Матери показалось, что эта мысль для него больнее всех других; не зная, как облегчить эту боль, она решилась напомнить ему о себе.

— А я? — спросила она. — Разве передо мной у тебя нет обязанностей?

Он посмотрел на нее с тоской. — Я, кажется, утратил уже представление о своих обязанностях перед вами, мама, но я знаю, что мое пребывание здесь ничего не может вам дать.

— Ты мне отказываешь даже в праве тревожиться о твоей судьбе?

Ему не хотелось отвечать. Он молча отвел глаза, словно подчеркивая, что не хочет никакой нежности, никакого тепла, никаких проявлений доверия, которые могли бы послужить связующим звеном между ними. Но его не надолго хватило.

— Если для вас так важно, чтобы я остался, я останусь.

Казалось, он даже не сознает, какую огромную ответственность взваливает на нее, предоставляя ей решать вопрос, от которого сейчас зависело все в его жизни: оставаться ли ему в Англии или ехать в Аравию. Мать посмотрела на него с недоумением и даже с ужасом, как будто чувствовала, что любой ее ответ явится для него смертным приговором: остаться, соблюдая верность долгу, — значит зачахнуть здесь; уехать, нарушив слово, — значит обречь себя на пожизненное изгнание.

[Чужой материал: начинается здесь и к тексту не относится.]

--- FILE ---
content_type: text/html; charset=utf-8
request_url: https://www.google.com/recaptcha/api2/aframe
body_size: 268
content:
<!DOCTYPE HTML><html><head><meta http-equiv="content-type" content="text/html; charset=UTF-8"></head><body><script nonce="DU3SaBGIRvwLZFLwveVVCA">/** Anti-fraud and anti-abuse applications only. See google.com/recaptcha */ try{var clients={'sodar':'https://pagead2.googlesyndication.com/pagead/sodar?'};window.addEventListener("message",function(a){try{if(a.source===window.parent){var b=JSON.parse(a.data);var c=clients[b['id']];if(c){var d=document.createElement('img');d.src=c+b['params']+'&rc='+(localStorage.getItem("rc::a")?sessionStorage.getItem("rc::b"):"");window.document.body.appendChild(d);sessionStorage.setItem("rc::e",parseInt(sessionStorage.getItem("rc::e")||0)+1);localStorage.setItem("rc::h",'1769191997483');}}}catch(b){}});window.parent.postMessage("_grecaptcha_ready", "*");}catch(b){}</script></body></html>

— Ты меня как-то просил, когда я с тобой, не касаться ни политики, ни своих материнских чувств, — сказала она. — Но ведь только как мать я могла бы просить тебя остаться в Англии, Нед. Природа и инстинкт имеют свои права. И все-таки я готова поступиться всем этим, если внутренняя правда и внутреннее убеждение велят тебе вернуться в Аравию. Я не хочу насиловать тебя, не хочу требовать, чтобы ты пошел против самого себя. И потому я не прошу тебя остаться.

Он молчал.

— Но мне не хотелось бы, чтобы ты уехал с тяжестью на душе, — настаивала она.

— Нет, мама.

— Тесс уехала обиженная?

Он покачал головой: говорить ему не хотелось.

— Я уговорю Тесс вернуться, Нед, — сказала она. — За это время она стала для меня больше, чем дочерью, и она мне нужна, особенно теперь, когда ты будешь в Аравии. Я уговорю ее вернуться, тогда и ты сможешь быть за нее спокоен, зная, что она здесь, с нами, а не влачит где-то жалкое и бессмысленное существование.

Он только грустно кивнул в ответ.

— И Смит пусть живет у нас, — продолжала она, охваченная своими материнскими заботами. — Ему хорошо с Джеком, и он будет очень рад поселиться здесь.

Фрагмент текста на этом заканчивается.